There's "programming" that's a single person essentially performing research-level mathematics; there's "programming" that's a thousand people writing to a spec without considering anything about the structure or complexity of their code. Programming is obviously not just math, nor is it no math.

If you become defensive when someone says "programming isn't math" or when someone asserts that it is, you're failing to think critically about the both words they're using and about the assumptions you're making.

Disclaimer: I have a degree in mathematics, and I'm a programmer. I can't think of the last time I used anything from my college years directly in programming itself, but I attribute a lot about the way I code and think about problems in general to having a mathematical background.



It really comes down to how you would answer this question: "WHAT'S THE DIFFERENCE BETWEEN A CODER, A HACKER, A PROGRAMMER, A DEVELOPER, AND A COMPUTER SCIENTIST?" (http://www.hanselman.com/blog/ACoderAProgrammerAHackerADevel...)
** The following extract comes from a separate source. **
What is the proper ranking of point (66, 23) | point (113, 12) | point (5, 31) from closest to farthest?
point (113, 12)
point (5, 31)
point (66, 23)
Scott Hanselman's answer is pretty good, and based on that you could say that a Coder usually doesn't know math (and in the current job market they don't need to know math to do well).


What area of programming are you in?

There is a lot of math I don't understand because I don't have the background, and I wish I could. Differential equations and fft come to mind.


The discrete version of fast Fourier transform essentially does a matrix vector multiply faster than usual. If you are not familiar with matrix vector multiply, then think lots of multiplications and additions. Now, what fast Fourier transform does is take advantage of the fact xy + xz = x(y+z) that we know form mid school algebra. Note the right hand side has fewer operations to perform. The other thing that FFT uses is symmetry. It recognizes that two things that it needs to compute are really the same in value, so it computes it only once.

You can understand FFT without much deep math, it is just clever use of these two properties. Study it, you will really enjoy that cleverness. It is one of those algorithms that still makes me break out into a grin.

That said FFT can get more mathematically involved when you want to compute them on vectors whose lengths are not powers of two. Then it gets into primality, Chinese remainder theorem etc. However, for basic understanding and coding it you need none of these.

EDIT: I would say dont get lost in the details, those butterfly diagrams etc. Just focus on what is the key idea that it is exploiting. There are essentially just two ideas: ditributivity: xy + xz = x(y+z) and symmetry/associativity.

May be a good idea is to sit down and derive a different way to group the multiply and adds, using those properties, to make it go fast. Dont worry if that does not beat the best algorithms out there. You will just get a better feel for the underlying mechanism.


I did implement those, but the deeper understanding eludes me. Honestly I never gave them much though, when it comes to choose whether to take a week and learn it properly I always rather code or do something tangible. Except for linear algebra, which is something I might use in the future.


> because I don't have the background, and I wish I could. Differential equations and fft come to mind.

You should just resolve learn these things and work through a section a day.

I have a math degree but never learned these things because my department was more pure than engineering oriented (an ode course wasn't required) and wanted to learn both for my day job. Turns out they are both fairly simple, and there are tons of free books. Esp differential equations have this mysticism to them before you start, and it turns out they're actually very straight-forward. Almost depressingly so, until you get pretty deep into the analysis behind them.

So... here's my encouragement to you -- just do it!


>much of the initial conversation happened on twitter

where ? when ?


I don't agree with this entire post, but here's a summary of the initial conversation: http://juliepagano.com/blog/2014/07/15/when-twitter-fails-ma...


thanks. couldn't find the actual tweets, but i guess they're buried way deep in somebody's timeline.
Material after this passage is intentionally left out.